Houle a simplement rencontré plus fort que lui en la personne de Mads Pedersen, ancien champion mondial. Aux yeux de Duchesne, il s’en est fallu de peu pour que son ami puisse réaliser le rêve qu’il partageait avec son frère, mort dans un accident il y a près de 10 ans.

Je sais que Pierrik devait être là-haut à le regarder tout le long. Son rêve est d’aller chercher une victoire pour lui. Mais je pense que la troisième place, ça ne doit pas être loin dans son cœur. C’est extrêmement mérité.

Antoine Duchesne

Dix-septième de l’étape, à cinq minutes du gagnant, Boivin a savouré par procuration la prestation de son coéquipier d’Israel-Premier Tech (IPT).

« Hugo est dans une forme extraordinaire. Je suis très fier et content pour lui. C’est vraiment une belle journée pour Israel-Premier Tech, pour Hugo et pour le Québec aussi. On n’a pas vu ça souvent. »

Boivin a lui-même terminé neuvième de la grande classique Paris-Roubaix, l’an dernier.
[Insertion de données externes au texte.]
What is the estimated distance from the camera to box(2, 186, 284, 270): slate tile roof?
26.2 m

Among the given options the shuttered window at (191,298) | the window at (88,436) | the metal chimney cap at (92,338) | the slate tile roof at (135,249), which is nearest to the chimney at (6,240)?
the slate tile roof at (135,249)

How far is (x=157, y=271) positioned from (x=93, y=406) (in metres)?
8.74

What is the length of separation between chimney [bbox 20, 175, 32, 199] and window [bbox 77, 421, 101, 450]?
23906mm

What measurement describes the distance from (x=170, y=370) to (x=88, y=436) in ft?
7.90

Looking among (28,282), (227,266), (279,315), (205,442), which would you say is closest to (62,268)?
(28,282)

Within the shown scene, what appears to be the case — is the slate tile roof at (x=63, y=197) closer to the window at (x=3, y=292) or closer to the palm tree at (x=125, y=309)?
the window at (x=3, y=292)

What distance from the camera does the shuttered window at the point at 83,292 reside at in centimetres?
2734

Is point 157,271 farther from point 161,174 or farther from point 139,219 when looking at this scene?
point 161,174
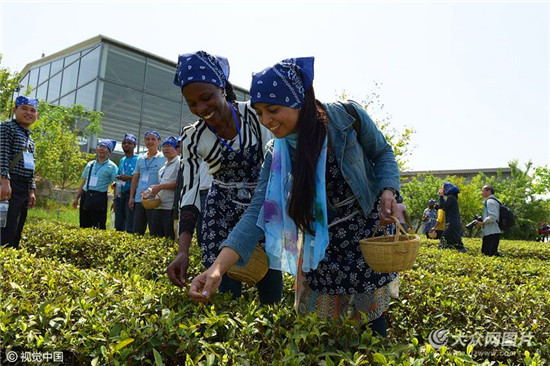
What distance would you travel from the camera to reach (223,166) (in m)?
2.59

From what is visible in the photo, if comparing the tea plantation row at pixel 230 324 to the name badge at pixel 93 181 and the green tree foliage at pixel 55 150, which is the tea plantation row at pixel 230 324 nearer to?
the name badge at pixel 93 181

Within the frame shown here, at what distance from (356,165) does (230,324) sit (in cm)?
90

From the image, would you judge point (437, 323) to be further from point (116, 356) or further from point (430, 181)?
point (430, 181)

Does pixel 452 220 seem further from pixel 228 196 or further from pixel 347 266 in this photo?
pixel 347 266

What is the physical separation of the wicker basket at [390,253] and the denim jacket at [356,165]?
213 millimetres

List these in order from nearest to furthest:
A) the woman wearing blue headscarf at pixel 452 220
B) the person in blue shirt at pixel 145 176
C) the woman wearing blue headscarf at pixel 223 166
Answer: the woman wearing blue headscarf at pixel 223 166
the person in blue shirt at pixel 145 176
the woman wearing blue headscarf at pixel 452 220

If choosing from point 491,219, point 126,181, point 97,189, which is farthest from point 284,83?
point 491,219

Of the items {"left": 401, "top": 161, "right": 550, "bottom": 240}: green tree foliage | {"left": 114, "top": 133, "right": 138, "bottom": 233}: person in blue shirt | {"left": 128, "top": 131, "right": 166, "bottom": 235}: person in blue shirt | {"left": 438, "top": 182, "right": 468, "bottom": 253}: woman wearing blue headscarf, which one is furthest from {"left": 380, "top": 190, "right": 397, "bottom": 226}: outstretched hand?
{"left": 401, "top": 161, "right": 550, "bottom": 240}: green tree foliage

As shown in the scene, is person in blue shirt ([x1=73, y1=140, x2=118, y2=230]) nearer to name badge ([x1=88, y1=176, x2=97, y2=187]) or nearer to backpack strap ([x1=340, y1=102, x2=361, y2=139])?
name badge ([x1=88, y1=176, x2=97, y2=187])

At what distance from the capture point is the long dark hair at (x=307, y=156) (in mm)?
1884

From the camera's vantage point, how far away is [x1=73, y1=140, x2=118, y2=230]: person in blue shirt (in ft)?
23.5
En 2013, David Veilleux a remporté la première étape du Critérium du Dauphiné, où il a porté le maillot jaune pendant trois jours. Cet exploit lui a valu une invitation pour le Tour de France, une première pour un natif du Québec.

Cette année, ils sont trois cyclistes québécois sur le 109Tour, un sommet historique. Si Houle a fait briller les couleurs fleurdelysées vendredi, ce qui lui a valu les félicitations du premier ministre François Legault sur les réseaux sociaux, ses deux amis ont contribué à leur façon à ce numéro.

Durant le bilan d’après-course dans l’autobus d’IPT, formation israélo-québécoise, Houle a pris la parole pour souligner l’apport de ses équipiers, en particulier de « G », surnom de Boivin.

« C’est Guillaume qui contrôlait les échappées sur les premiers 27 kilomètres où c’était tout plat, a dit Houle. Il devait garder le groupe ensemble pour que je puisse faire la différence dans la première montée. Il réalise le travail qu’on ne voit pas tout le temps. C’est aussi un travail d’équipe pour que je puisse prendre l’échappée. »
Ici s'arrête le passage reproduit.